# Exercise prompt:
Start with the line containing "[HMI Bz end]" and write out each line through the end of the listing, exactly as given.
◇ ◇ ◇
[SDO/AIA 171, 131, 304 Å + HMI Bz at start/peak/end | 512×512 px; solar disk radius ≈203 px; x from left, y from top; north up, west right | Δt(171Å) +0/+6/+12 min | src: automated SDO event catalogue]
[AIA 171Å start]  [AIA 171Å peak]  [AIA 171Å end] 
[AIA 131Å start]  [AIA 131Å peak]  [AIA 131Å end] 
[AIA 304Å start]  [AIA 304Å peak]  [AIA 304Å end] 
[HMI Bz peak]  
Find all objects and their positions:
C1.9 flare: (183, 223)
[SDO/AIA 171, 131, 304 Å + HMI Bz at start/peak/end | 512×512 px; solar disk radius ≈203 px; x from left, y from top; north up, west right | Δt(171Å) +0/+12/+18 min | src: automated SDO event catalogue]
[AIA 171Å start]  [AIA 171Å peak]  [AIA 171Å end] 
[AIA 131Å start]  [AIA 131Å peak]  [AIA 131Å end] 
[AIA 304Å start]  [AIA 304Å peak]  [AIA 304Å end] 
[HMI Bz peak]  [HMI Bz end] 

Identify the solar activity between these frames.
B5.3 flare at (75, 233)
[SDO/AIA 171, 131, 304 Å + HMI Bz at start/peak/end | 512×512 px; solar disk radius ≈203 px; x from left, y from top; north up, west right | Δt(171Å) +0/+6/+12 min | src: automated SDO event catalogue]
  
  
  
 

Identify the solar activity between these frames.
◇ ◇ ◇
# Task response:
[HMI Bz peak]  [HMI Bz end] 

Identify the solar activity between these frames.
B5.3 flare at (75, 233)
[SDO/AIA 171, 131, 304 Å + HMI Bz at start/peak/end | 512×512 px; solar disk radius ≈203 px; x from left, y from top; north up, west right | Δt(171Å) +0/+6/+12 min | src: automated SDO event catalogue]
  
  
  
 

Identify the solar activity between these frames.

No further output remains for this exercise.